Top of Page extract

- Born: Niyom Thongchit 1906 Bangkok
- Died: 19 March 1986 (aged 77) Bangkok
- Native name: นิยม ทองชิตร
- Other names: Kru Niyom Ajaan Niyom
- Style: Muay Thai Muay Boran Boxing
- Years active: 1960s

Other information
- Occupation: Boxing trainer
- Notable students: Pone Kingpetch
- Notable club: Kingpetch Boxing Gym

= Niyom Thongchit =

Thai fighter and boxer

Niyom Thongchit (นิยม ทองชิตร; 1909 – March 19, 1986) was a Thai Muay Thai fighter, boxer, Muay Thai and boxing trainer, known from being trainer of Pone Kingpetch, the first Thai world champion.

==Early life==
Thongchit was born in Bangkok graduated from Suankularb Wittayalai School, and shared classes with future the sixth Prime Minister of Thailand, M.R. Seni Pramoj. In 1921, he was appointed as "scoutmaster".

Bottom of Page extract
Top of Supplied material

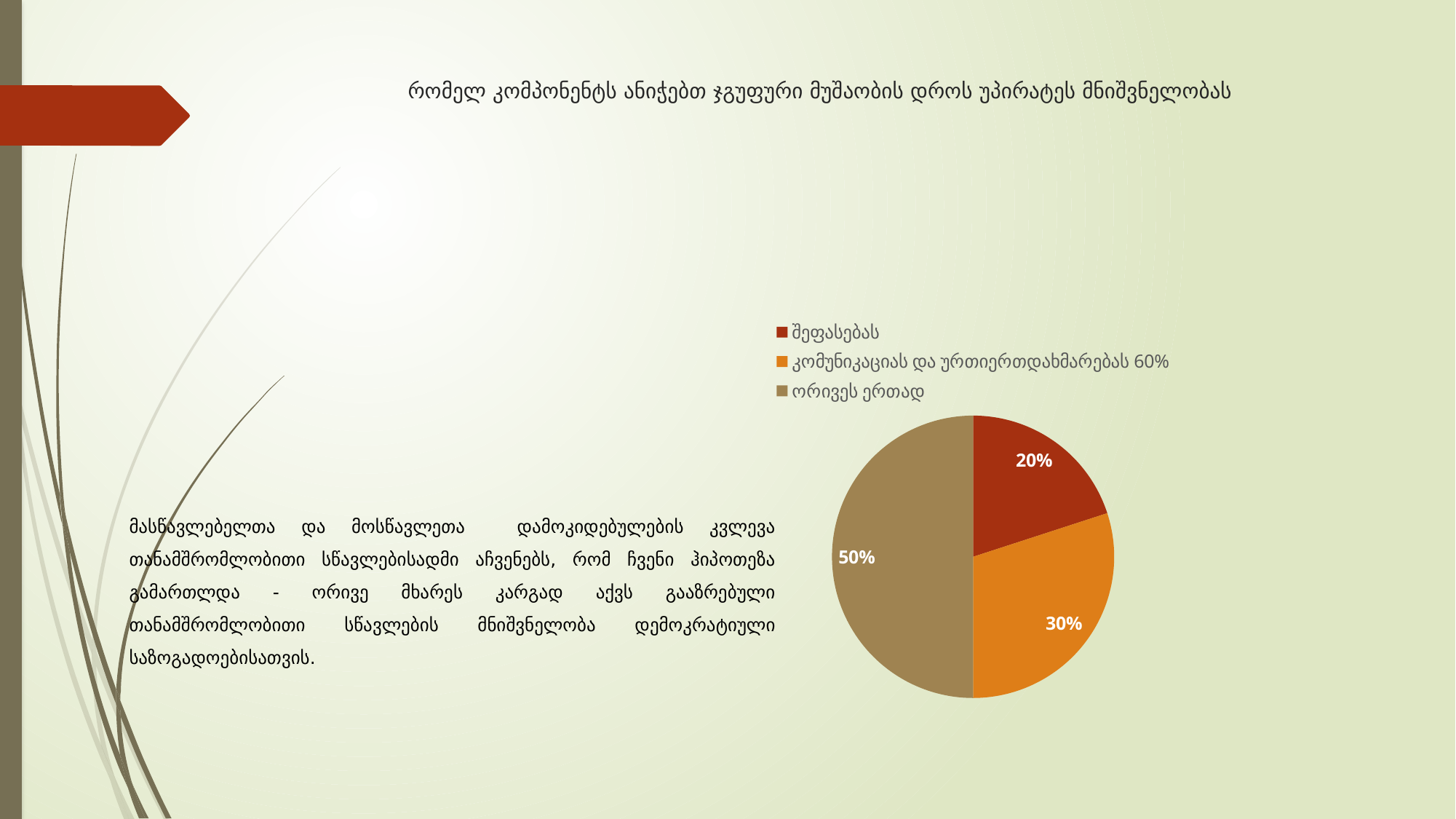
What is the value for შეფასებას in the pie chart? 20% What colour is the slice for შეფასებას in the pie chart? dark red Which is larger: the slice for შეფასებას or the slice for კომუნიკაციას და ურთიერთდახმარებას 60%? კომუნიკაციას და ურთიერთდახმარებას 60% How many slices does the pie chart have? 3 What is the value for ორივეს ერთად in the pie chart? 50% Which category has the largest slice in the pie chart? ორივეს ერთად What share of the pie does the ორივეს ერთად slice represent? 50% What is the difference between the ორივეს ერთად slice and the შეფასებას slice? 30% Which category has the smallest slice in the pie chart? შეფასებას How many entries does the legend of the pie chart list? 3 What kind of chart is shown on the slide? pie chart What is the value for the slice labelled კომუნიკაციას და ურთიერთდახმარებას 60% in the pie chart? 30%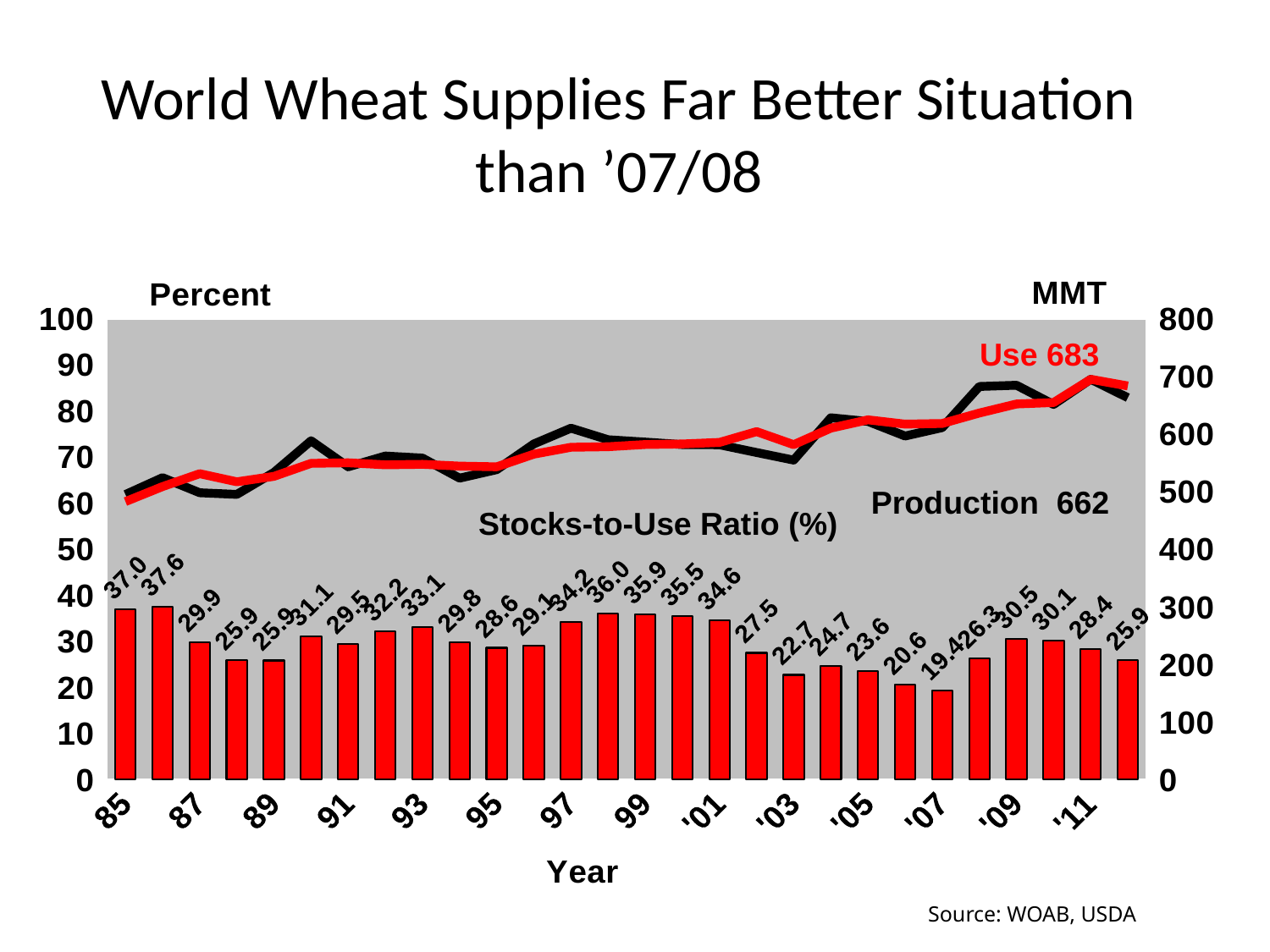
What is the Stocks-to-Use Ratio (%) for '07? 19.4 What is the Stocks-to-Use Ratio (%) for '85? 37.0 What kind of chart is this? Combination bar and line chart Which year has the highest Stocks-to-Use Ratio (%)? '86 What is the final Use value labelled on the chart, in MMT? 683 What is the difference between the highest Stocks-to-Use Ratio (37.6 in '86) and the lowest (19.4 in '07)? 18.2 Which year has a larger Stocks-to-Use Ratio, '97 or '03? '97 How many years are shown as bars for the Stocks-to-Use Ratio? 28 What is the final Production value labelled on the chart, in MMT? 662 What is the Stocks-to-Use Ratio (%) for '98? 36.0 Which year has the lowest Stocks-to-Use Ratio (%)? '07 Is the Production value for '08 greater or less than 600 MMT? greater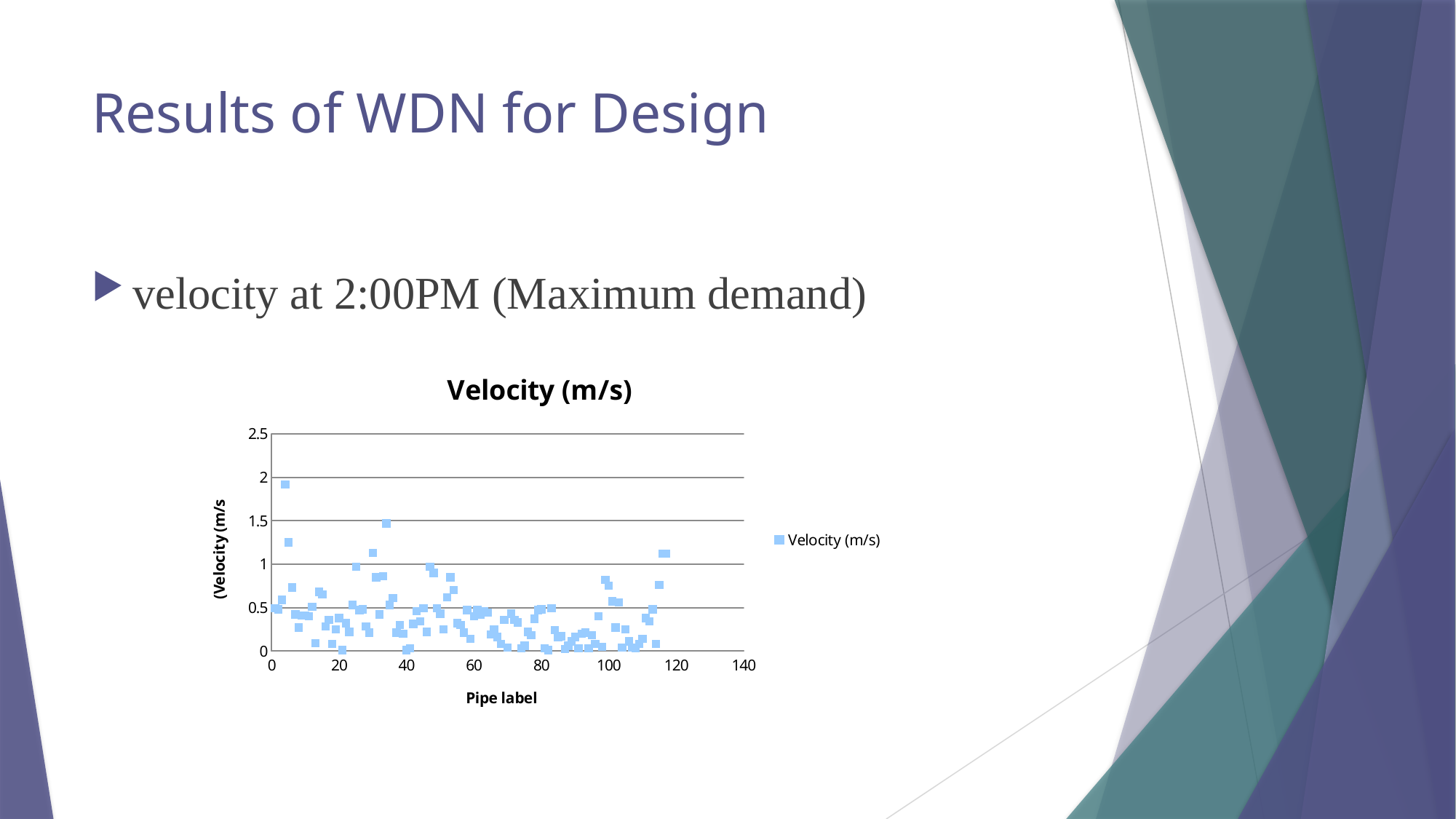
How many series does the chart legend list? 1 Is the highest plotted velocity value greater or less than 1.5? greater Are the velocity values for the pipes plotted between pipe labels 60 and 80 greater or less than 1? less Is the highest plotted velocity value greater or less than 2? less Is the highest velocity point located near the low end or the high end of the pipe label axis? low end What is the label of the x axis of the chart? Pipe label What kind of chart is shown on the slide? Scatter chart What is the title of the chart? Velocity (m/s)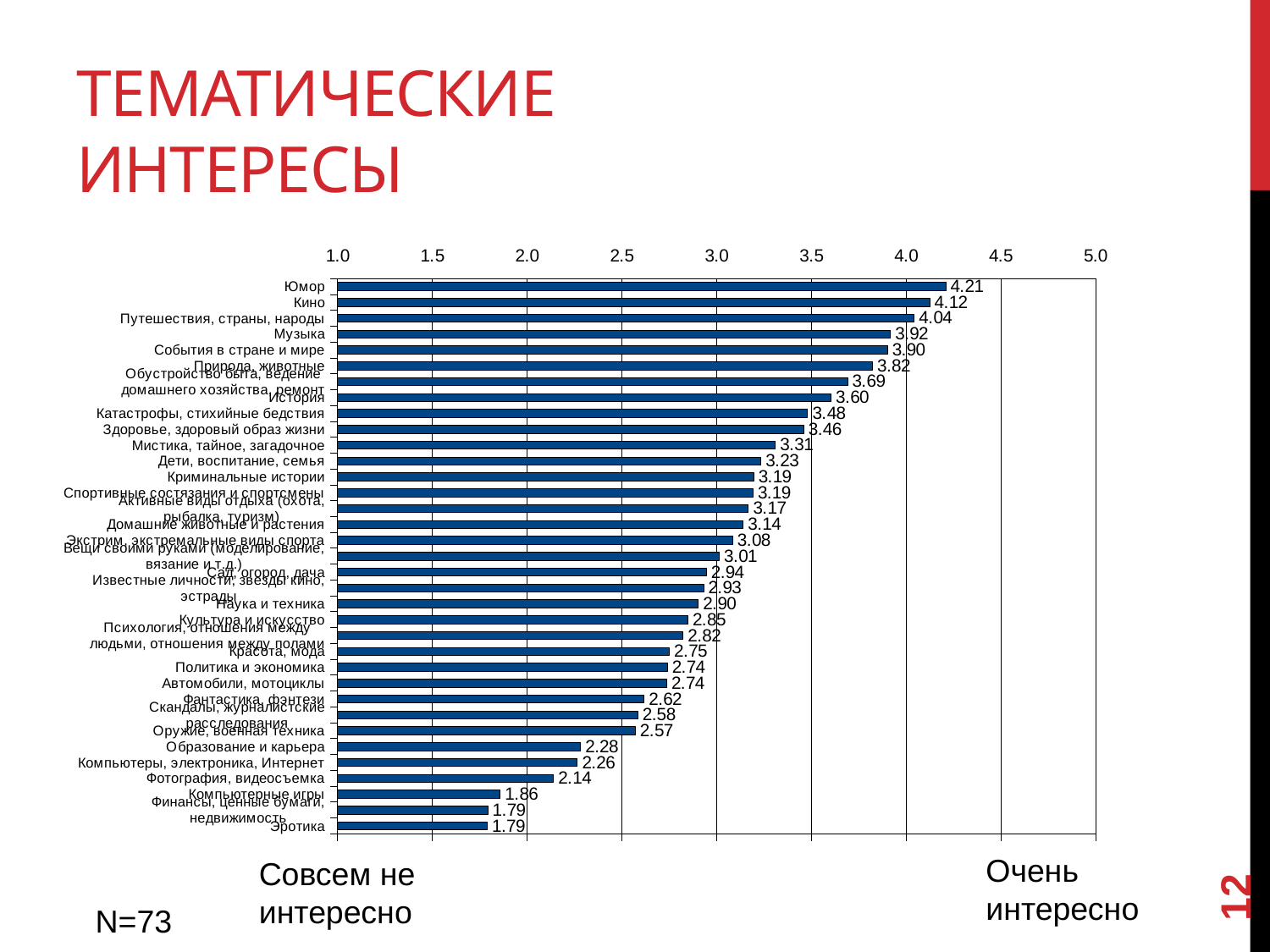
Is the value for Мистика, тайное, загадочное greater or less than 3.0? greater What is the value for Юмор? 4.21 Which category has the highest value? Юмор What is the value for Образование и карьера? 2.28 What is the value for Музыка? 3.92 What is the value for Катастрофы, стихийные бедствия? 3.48 What is the title of the slide? ТЕМАТИЧЕСКИЕ ИНТЕРЕСЫ What is the value for Кино? 4.12 What kind of chart is shown on the slide? bar chart What is the difference between the values for Юмор and Кино? 0.09 Which has a larger value, Кино or Музыка? Кино Do the values increase or decrease going from the top bar to the bottom bar? decrease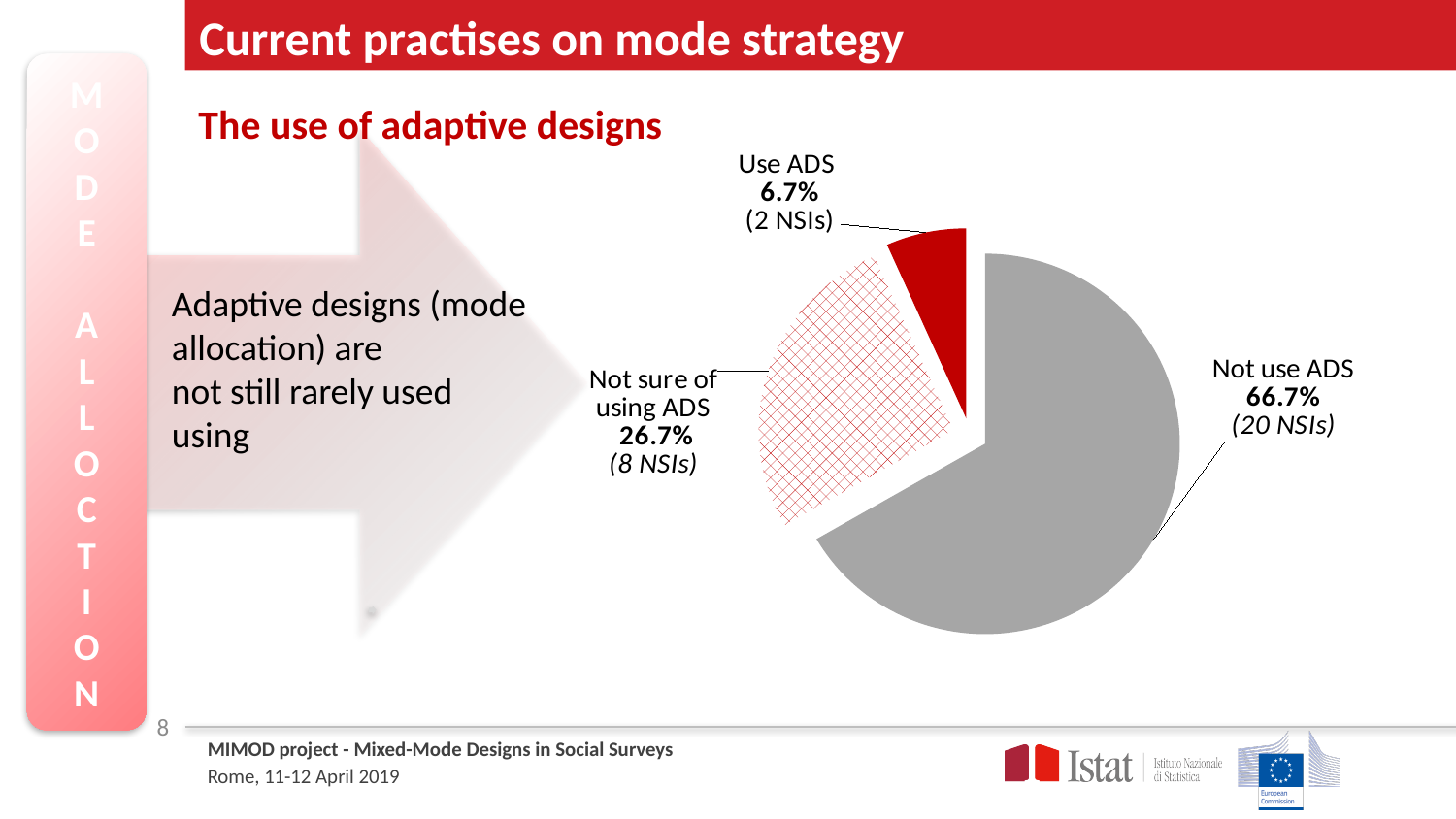
Which slice of the pie is shown with a cross-hatched pattern? Not sure of using ADS How many slices does the pie chart have? 3 What percentage of NSIs do not use ADS? 66.7% Which category has the largest share of the pie? Not use ADS How many NSIs do not use ADS? 20 NSIs What type of chart is shown on the slide? Pie chart What is the difference in percentage points between 'Not use ADS' and 'Not sure of using ADS'? 40 percentage points What percentage of NSIs are not sure of using ADS? 26.7% What percentage of NSIs use ADS? 6.7% Which category has the smallest share of the pie? Use ADS Which is larger: the share for 'Not sure of using ADS' or the share for 'Use ADS'? Not sure of using ADS How many NSIs are not sure of using ADS? 8 NSIs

Bottom of Supplied material

**What you should do**
Continue the biography of Niyom Thongchit from where it stops. The records have no connection to the biography of Niyom Thongchit.

**Task answer**
Since childhood, he was fond of all sports especially combat sports. Siam (Thailand in those days) in the early 20th century was a time when boxing was just beginning to be pioneered. The school has organized a boxing tournament at the student level. He also participated in the competition.

He became a champion of the Ministry of Religious Affairs (now Ministry of Education). His patron had him fight a famous Muay Boran (also known as Muay Kard Chuek) fighter Young Hantalay, which he able to win via TKO just the first round by grappling Hantalay's neck until he went to surrender. The result of that victory, therefore, the senior students who practiced judo turned to practice Muay Thai and boxing more, for example Tim Atipremanand, Jean Polajan, etc., many of them became famous fighters later.

Thongchit fought in Muay Boran style with a prison guard in Ayutthaya Prison named Kru Khan and was able to defeat him impressively. He earn a lot of fame and bounty, but he used these bounties to support the entire school's Scouting Affairs.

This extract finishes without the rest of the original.